__PROBLEM TO SOLVE__.
Leave the pictures out and transcribe every record exactly.

(begin)

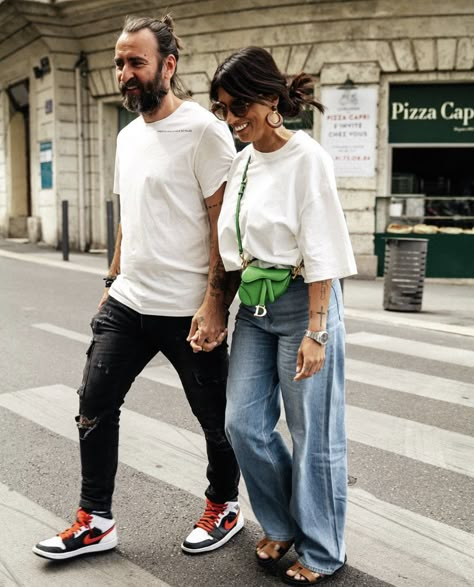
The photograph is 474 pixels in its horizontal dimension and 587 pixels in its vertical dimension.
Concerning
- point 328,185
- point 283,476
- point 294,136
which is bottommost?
point 283,476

(end)

__ANSWER__.
The photograph is 474 pixels in its horizontal dimension and 587 pixels in its vertical dimension.
Concerning
- point 328,185
- point 283,476
- point 294,136
which is bottommost?
point 283,476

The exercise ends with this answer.